----- Dataset records
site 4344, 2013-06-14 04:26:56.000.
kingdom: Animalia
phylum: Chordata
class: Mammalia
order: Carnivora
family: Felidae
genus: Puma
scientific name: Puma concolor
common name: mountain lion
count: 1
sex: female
----------
Exercise brief - Write out the whole listing again. Match it word for word.

The answer -
site 4344, 2013-06-14 04:26:56.000.
kingdom: Animalia
phylum: Chordata
class: Mammalia
order: Carnivora
family: Felidae
genus: Puma
scientific name: Puma concolor
common name: mountain lion
count: 1
sex: female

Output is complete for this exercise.